You’ve come a long way baby!

Don’t mind me… I’m only a day late for the 18 month milestone post…!

Niamh. My ‘Neeva’ – or ‘Diva’ if she’s being one – or, most frequently, ‘Viva’, which I think I latched onto because of her amazing joie de vivre. She has enough of that for all of us, I think! Finn has of recent times dubbed her ‘Miss Snuv’. Not sure why, and despite stumbling across a ‘snuv’ or two in a Dr Seuss book, Finn tells me he made it up himself. Sort of cute, though probably not something she’ll want to be sticking around in a couple of decades.

She is pure energy, this one. Slightly scary, yet inspirational, in her absolute fearlessness. She was climbing before she was walking, and she has never stopped, forever pushing the limits of what I’ll allow her to scale before I intervene. She’s incredibly sociable – kids seem to flock to her in the playground, and she frequently seeks out some other mother’s lap to occupy during library storytime. Raising such an extrovert is a completely new and fascinating experience for me. She’s incredibly headstrong, as well, and already, I foresee a somewhat, uh, challenging couple of years ahead. That’s not all. I start to feel rather faint whenever someone mentions teenagerhood.

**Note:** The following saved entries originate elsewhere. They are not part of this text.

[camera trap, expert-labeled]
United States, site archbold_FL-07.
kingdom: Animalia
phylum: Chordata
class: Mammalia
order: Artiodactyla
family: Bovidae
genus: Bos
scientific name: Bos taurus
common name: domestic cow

Niamh doesn’t talk a lot. At 18 months she has only a few clearly recognizable words, and a smattering of other funny little half-words – ‘du’ for duck, ‘mi’ for milk, ‘be’ for bed, ‘mir’ for mirror, ‘muh’ for more, and so on. Oh, and she has a respectable collection of animal noises too! None of the ‘No, she’s not talking yet’ conversations are worrying me at this point. Here, at least, she is practically identical in development to Finn. At 18 months, we feared he would never talk. Six months later, we feared he would never shut up (we were right!) Because we anticipated this with Niamh, I started doing a little sign language with her at about 9 months. We borrowed the ‘Tiny Talk’ book and DVD from a neighbour. Tiny Talk is partly based on Auslan (Australian Sign Language), and partly based on signs babies naturally make. (Both my kids practically came out of the womb making the sign for ‘eat’, for example).

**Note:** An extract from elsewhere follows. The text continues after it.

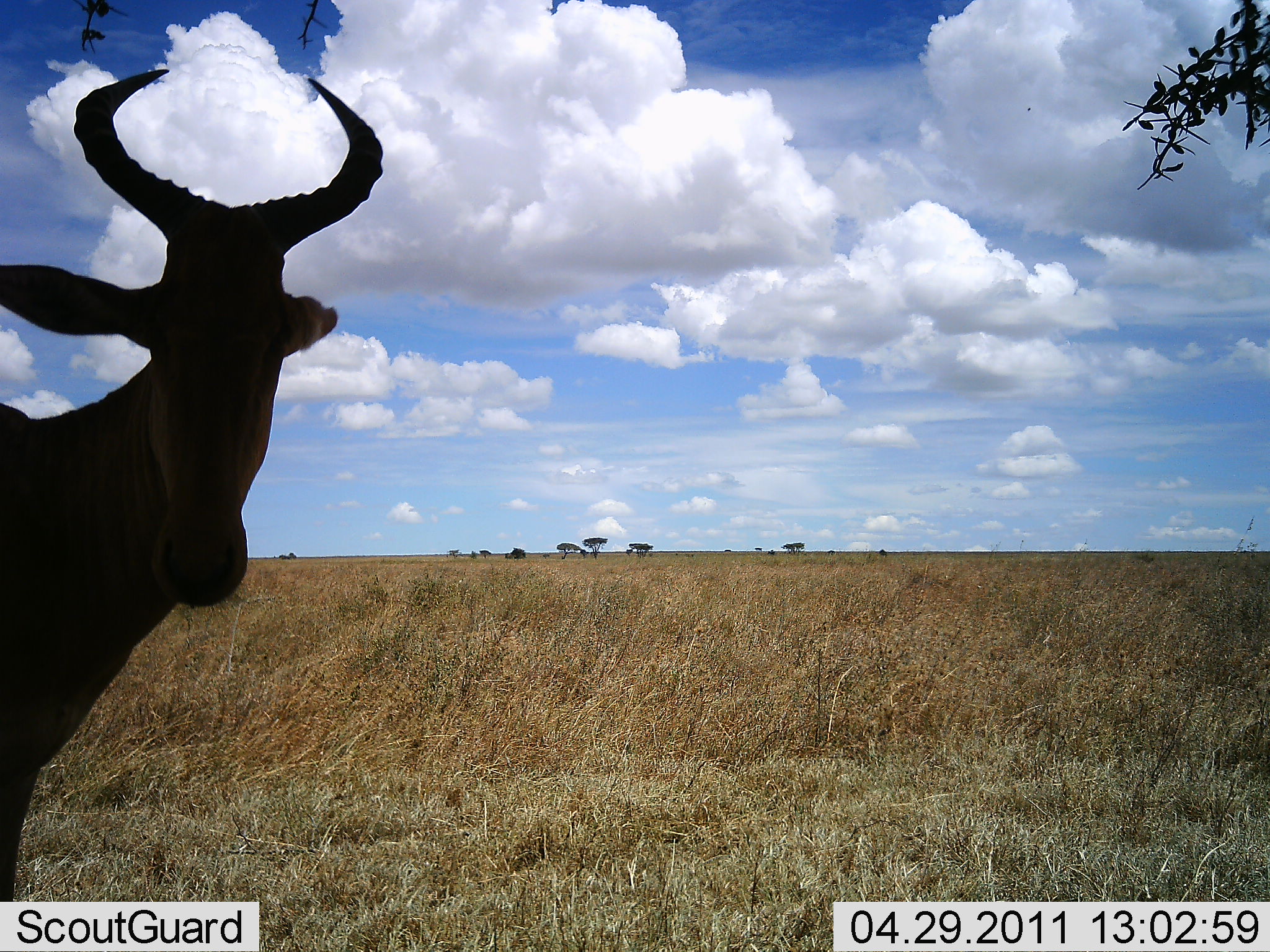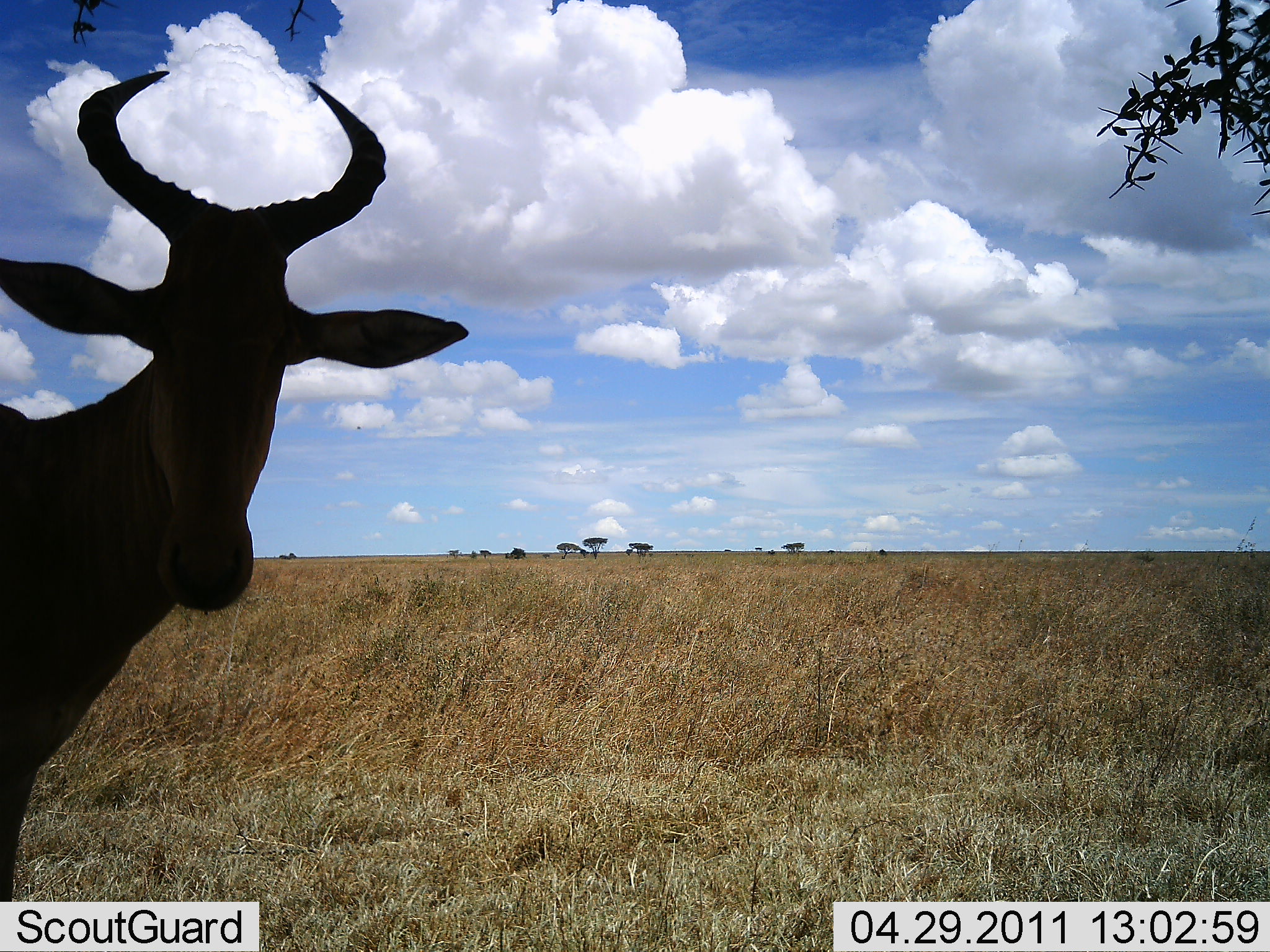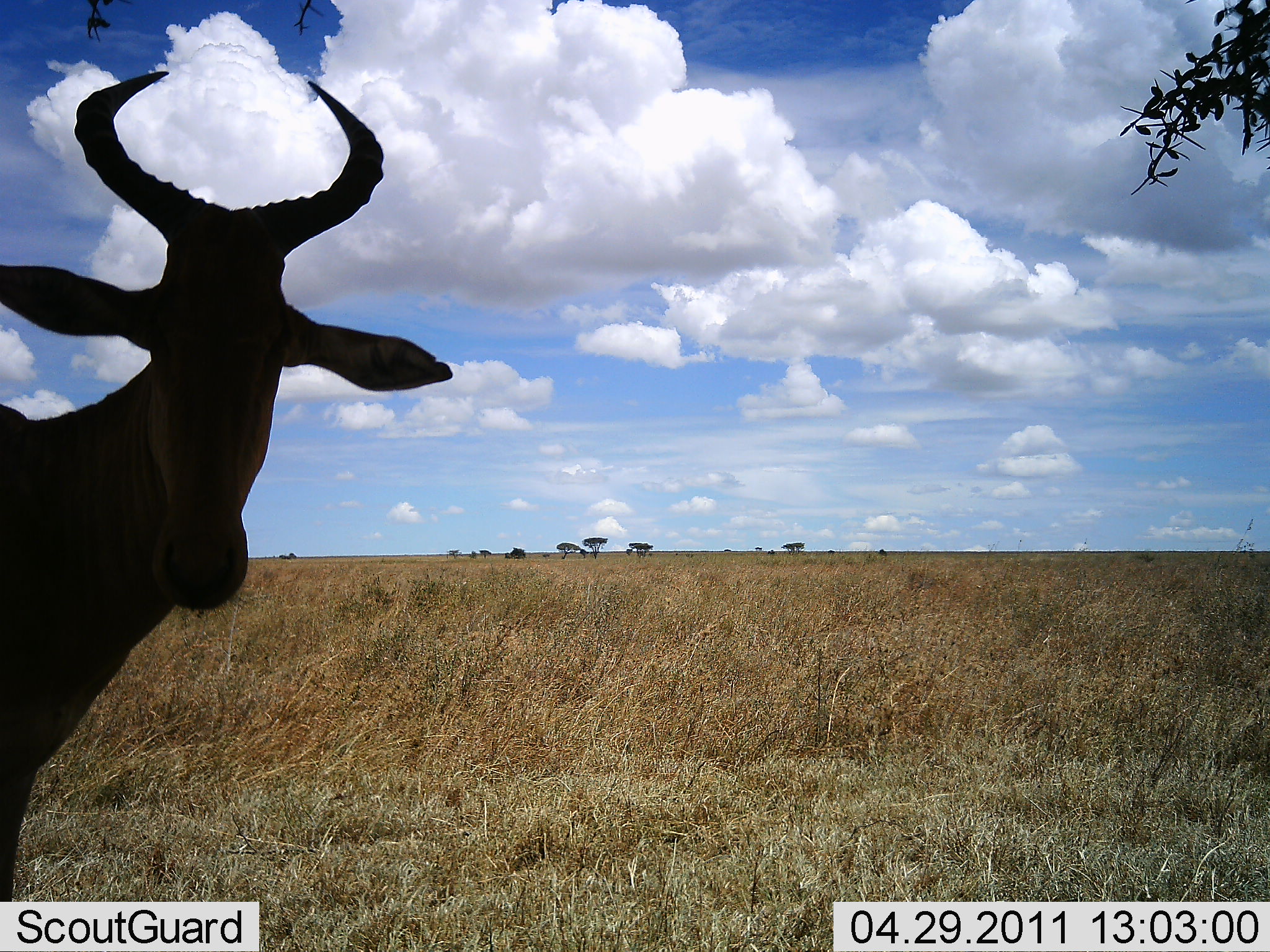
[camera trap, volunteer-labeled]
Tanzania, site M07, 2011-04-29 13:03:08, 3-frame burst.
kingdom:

‘Milk’ and ‘eat’ were the first signs Niamh and I used together (oh, and ‘done’, which was just a sign Niamh came up with naturally), and really I didn’t do much more until some time after she turned one. At some point she picked up on the ‘more’ I had been signing to her a bit, and signed it back. That’s when I realised what excellent potential there was for communicating. Niamh now recognizes (and uses most of) about 20 different signs. Most helpful are ‘milk’ (which she also tends to use for generic ‘drink’ now that she’s no longer breastfeeding), ‘eat’, ‘done’, ‘more’, ‘help’, ‘yes’, ‘no’, ‘please/thankyou’ (the same sign, though she only consistently signs for please), and ‘down’. ‘Ball’ and ‘duck’ (accompanied by a very commendable quacking noise) are two of her other favourites. The other day she was scribbling on a bit of paper, when she turned to me and informed me that her drawing was a ‘ball’. It was an excellent moment. Signs give her ‘words’ for telling us things. Even though Finn understood everything we said to him at the same age, and could demonstrate a lot of his knowledge, he didn’t actually have ‘words’ to just tell us stuff – communication with him was a lot about reading body language, and often guesswork on our part.

Mini Charlie impersonator
This impromptu impersonation of Charlie had us all in fits. This was pizza night about six weeks ago, and we had been playing with sequins earlier in the week, sticking them on our noses and whatnot. Niamh plonked this piece of olive under her nose and (obviously) though it incredibly hilarious. Her sense of humour is wicked.

My beautiful girl. You are a wonder and a delight to know. Happy One-And-A-Half!